** THE INPUT follows **

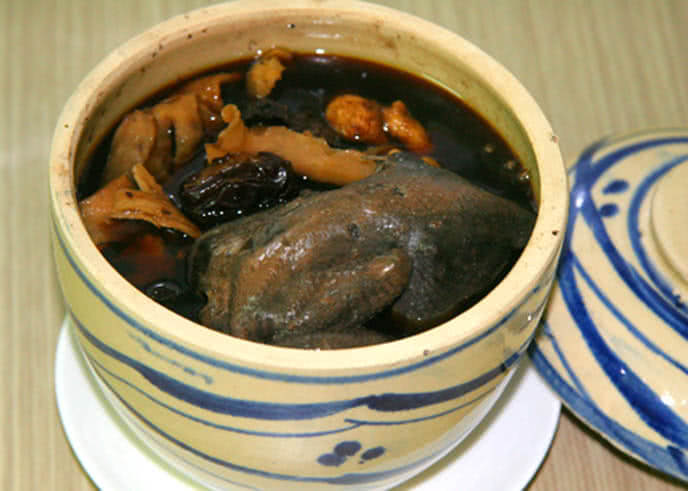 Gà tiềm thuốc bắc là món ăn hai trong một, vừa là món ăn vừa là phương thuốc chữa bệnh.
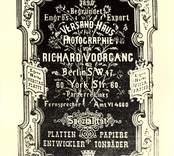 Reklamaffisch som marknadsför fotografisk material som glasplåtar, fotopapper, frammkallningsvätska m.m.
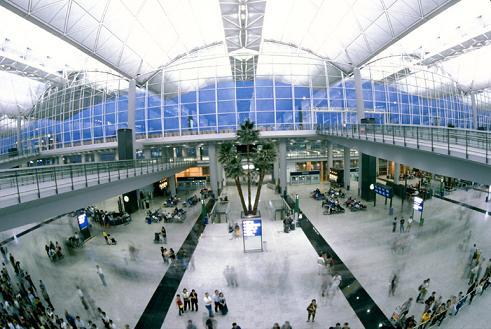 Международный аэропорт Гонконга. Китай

** End of THE INPUT **
** THE INPUT follows **

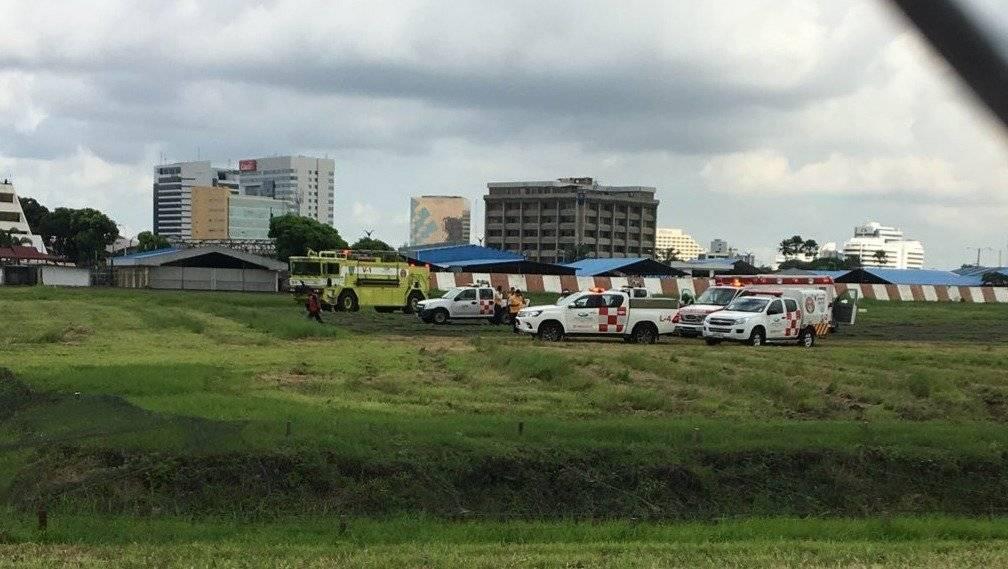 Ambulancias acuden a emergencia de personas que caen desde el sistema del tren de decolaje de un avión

** End of THE INPUT **

| EXERCISE GOAL |
Please set down, exactly and with no pictures, the lines in the entries above starting at the one holding "Reklamaffisch som marknadsför" and ending at the one holding "Международный аэропорт Гонконга. Китай", ends included.

| TASK RESPONSE |
 Reklamaffisch som marknadsför fotografisk material som glasplåtar, fotopapper, frammkallningsvätska m.m.
 Международный аэропорт Гонконга. Китай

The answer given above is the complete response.